Mistry betrayed trust, sought to take control of main firms, Tata Sons accuse

Nigeria Sun Friday 11th November, 2016

mistry betrayed trust, sought to take control of main firms, tata sons accuse

• Tata’s debt increased by Rs.69,877 under Mistry

• Mistry will continue his positions in Tata companies through his family share

• Ishaat Hussain will replace Mistry as new interim Chairman

MUMBAI, India – After Tata Sons dismissed Chairman Cyrus Mistry last month alleging misconduct by Mistry, Tatas have now released a nine-page statement explaining the reasons for his ouster. 

The statement claimed that Mistry had betrayed their trust and sought to control the group’s main operating companies.

The Mumbai-based conglomerate in an emergency general meeting removed Mistry from his post on October 24. 

Following his removal, Mistry sent an email, which was leaked, claiming that he was used as a lame duck and warned the company of a writedown worth $18 billion.  

Since then, a response from the Tatas was awaited. 

On Thursday, in a statement, Tatas said, “It is unfortunate that Tata Sons, acting in good faith, did not anticipate such devious moves by Mr. Mistry and thereby did not inform the other directors of the operating companies about its dissatisfaction with Mr. Mistry at the level of Tata Sons. However, we will now do whatever is required to deal with this situation.”

“Mistry betrayed trust and had the desire to seek control of the main operating firms of the Tata Group, excluding other representatives. Under Mistry, the Group’s over 100-year-old structure was consciously dismantled. Its firms were drifting away from the promoters and shareholders,” the statement added.

Tata Sons said that under Mistry, the group’s debt increased by Rs.69,877 crore to Rs.225,740 crore during his four-year tenure. The group also accused that despite the huge investments, return were not visible.

“While dividend income was declining, expenses (other than interest on debt) on staff increased from Rs.84 crore to Rs.180 crore and other expenses increased from Rs.220 crore in 2012-13 to Rs.290 crore in 2015 (excluding exceptional expenses),” it said.

In addition to that, Tata Sons has also accused Mistry of conflict of interest in relation to Shapoorji Pallonji group which Mistry did not fully address. 

The Shapoorji Pallonji group, a construction major, is owned by Mistry’s family.

The statement said, “Cyrus P Mistry has been the Executive Vice Chairman (for one year) and Executive Chairman for nearly four years now – a period long enough to show results in Tata Sons itself, which was his primary executive responsibility.”

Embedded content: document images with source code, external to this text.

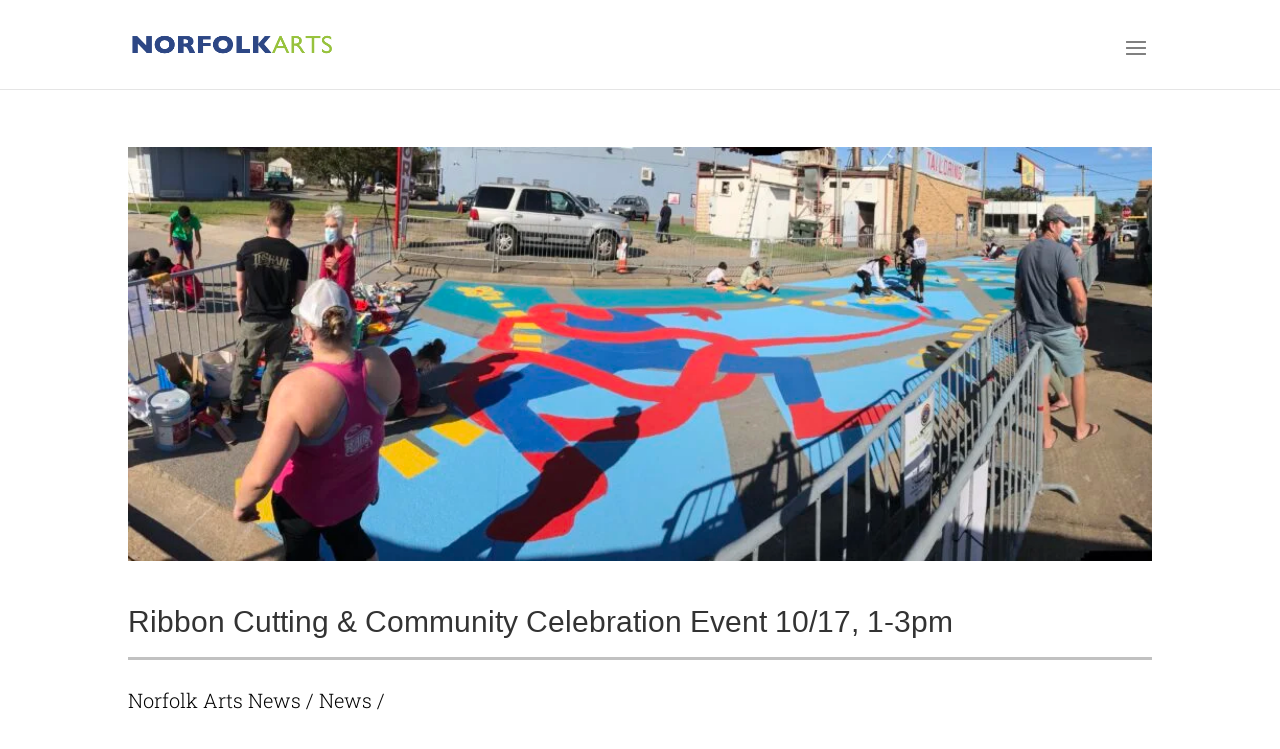

--- FILE ---
content_type: text/css
request_url: https://norfolkarts.net/wp-content/et-cache/global/et-divi-customizer-global.min.css?ver=1768927195
body_size: 541
content:
a{transition:all 0.4s ease}a:hover{color:#2d4785;transition:all 0.4s ease}a:active{color:#97c23c;transition:all 0.4s ease}body #page-container .et_pb_section .et_pb_button_module_wrapper>a:hover{background:#97c23c!important;color:#fff!important;border:solid 1px #97c23c!important}body #page-container .et_pb_section .et_pb_button_module_wrapper>a:focus,a:focus{transform:scale(1.03)!important;transition:all 0.4s ease}.sneaky-link:hover{color:#2d4785!important}.sneaky-link:active{color:#97c23c!important}body #page-container .et_pb_section .et_pb_button_module_wrapper>a:active{background:#83a738!important;color:#fff!important;border:1px solid #83a738}.ctct-popup-form{display:none}

--- FILE ---
content_type: text/css
request_url: https://norfolkarts.net/wp-content/et-cache/24473/et-core-unified-deferred-24473.min.css?ver=1768952403
body_size: 2593
content:
.et_pb_section_0.et_pb_section{padding-top:20px;padding-bottom:20px}.et_pb_section_1.et_pb_section{padding-top:20px;padding-bottom:20px;background-color:#e6e6e6!important}.et_pb_row_0.et_pb_row{padding-top:10px!important;padding-bottom:10px!important;padding-top:10px;padding-bottom:10px}.et_pb_text_0.et_pb_text{color:#000000!important}.et_pb_text_0{font-family:'Roboto Slab',Georgia,"Times New Roman",serif;font-weight:300;font-size:23px}.et_pb_text_1{font-family:'Roboto Slab',Georgia,"Times New Roman",serif;font-weight:300;font-size:23px;text-align:left!important}.et_pb_button_0_wrapper .et_pb_button_0,.et_pb_button_0_wrapper .et_pb_button_0:hover{padding-bottom:5px!important}body #page-container .et_pb_section .et_pb_button_0{color:#000000!important;border-width:1px!important;border-color:#0500a3;border-radius:0px;font-size:15px;font-family:'Sanchez',Georgia,"Times New Roman",serif!important;background-color:#ffffff}body #page-container .et_pb_section .et_pb_button_0:hover{color:#ffffff!important;border-color:#97c23d!important;border-radius:0!important;background-image:initial;background-color:#97c23d}body #page-container .et_pb_section .et_pb_button_0,body #page-container .et_pb_section .et_pb_button_0:hover{padding-right:1em!important;padding-left:1em!important}body #page-container .et_pb_section .et_pb_button_0:before,body #page-container .et_pb_section .et_pb_button_0:after{display:none!important}.et_pb_button_0{box-shadow:0px 2px 18px -19px #FF5900;transition:color 300ms ease 0ms,background-color 300ms ease 0ms,border 300ms ease 0ms;width:100%;min-height:4em;line-height:1.2em!important;display:flex!important;flex-direction:column;justify-content:center;align-items:center}.et_pb_button_0,.et_pb_button_0:after{transition:all 300ms ease 0ms}.et_pb_image_0{text-align:left;margin-left:0}.et_pb_social_media_follow li.et_pb_social_media_follow_network_0{border-radius:10px}ul.et_pb_social_media_follow_0 a.icon{border-radius:50% 50% 50% 50%}ul.et_pb_social_media_follow_0 li a.follow_button{background-color:white;color:#ED642C;font-family:"Roboto Slab",georgia,"Times New Roman",serif;font-size:1em;content:"New Words"}.et_pb_social_media_follow_network_0 a.icon,.et_pb_social_media_follow_network_1 a.icon,.et_pb_social_media_follow_network_2 a.icon,.et_pb_social_media_follow_network_3 a.icon,.et_pb_social_media_follow_network_4 a.icon{background-color:#ff5900!important}@media only screen and (min-width:981px){.et_pb_image_0{max-width:380px}}@media only screen and (max-width:980px){.et_pb_image_0{max-width:300px;text-align:center;margin-left:auto;margin-right:auto}.et_pb_image_0 .et_pb_image_wrap img{width:auto}}@media only screen and (max-width:767px){.et_pb_image_0 .et_pb_image_wrap img{width:auto}}

--- FILE ---
content_type: application/javascript
request_url: https://norfolkarts.net/wp-content/themes/Norfolk-Arts/ds-script.js?ver=6.7.4
body_size: 1768
content:
(function($) {
    window.initMap = function() {
        $(".acf-map").each(function() {
            initializeMap($(this));
        });
    };

    function initializeMap($mapElement) {
        if (!google.maps || !google.maps.marker || !google.maps.marker.AdvancedMarkerElement) {
            console.error("Google Maps API or AdvancedMarkerElement is not loaded.");
            return;
        }

        var $markers = $mapElement.find(".marker");

        var mapOptions = {
            zoom: 16,
            center: { lat: 0, lng: 0 },
            mapTypeId: google.maps.MapTypeId.ROADMAP,
            mapId: "YOUR_MAP_ID", // Replace with your actual Map ID
        };

        var map = new google.maps.Map($mapElement[0], mapOptions);

        map.markers = [];
        $markers.each(function() {
            var $marker = $(this);
            var position = {
                lat: parseFloat($marker.attr("data-lat")),
                lng: parseFloat($marker.attr("data-lng")),
            };

            var marker = new google.maps.marker.AdvancedMarkerElement({
                position: position,
                map: map,
            });

            map.markers.push(marker);

            if ($marker.html()) {
                var infoWindow = new google.maps.InfoWindow({
                    content: $marker.html(),
                    maxWidth: 200,
                });

                google.maps.event.addListener(marker, "click", function() {
                    infoWindow.open(map, marker);
                });
            }
        });

        var bounds = new google.maps.LatLngBounds();
        map.markers.forEach(function(marker) {
            bounds.extend(marker.position);
        });

        if (map.markers.length === 1) {
            map.setCenter(bounds.getCenter());
            map.setZoom(16);
        } else {
            map.fitBounds(bounds);
        }
    }
})(jQuery);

“After four years, it is unfortunate that hardly any of his (Mistry’s) major views on the management structure (which had impressed the committee favourably) have been implemented,” the statement said.

The company has also announced the replacement of Mistry in Ishaat Hussain as interim Chairman of TCS. 

Hussain currently serves as the Chairman of the Voltas and Tata Sky. 

He also holds the position of Director in several other companies in the group including Tata Steel.

A source close to Mistry said, “TCS has quoted Article 90 of its Articles of Association to do so. Article 90 only enables Tata Sons to nominate a chairman. The board then has to appoint the person so nominated. Tata Sons had asked TCS on November 9 that it would like Mistry replaced by Hussain — it made a nomination.”

“TCS had to then convene a board meeting and table the nomination at the board at a meeting or through a circular resolution. Nothing of this nature was done. In pre-mediated haste, by a letter of the same date, TCS has directly gone on to announce that Mistry stands replaced. The hasty actions appear to have been done at night and the stock exchange announcement at 8am. A cloak and dagger machination with little regard to due process of law has come to define the angry strategy of the Ratan Tata camp. After Mistry’s replacement, till date no reasons have been forthcoming – just vague statements about ‘culture’ and ‘trust deficit’,” he added.

Despite Mistry’s removal and the ongoing spat between the two parties, Mistry will continue in his positions in other companies under the group as his family controls a 18.41 percent stake in Tata Sons.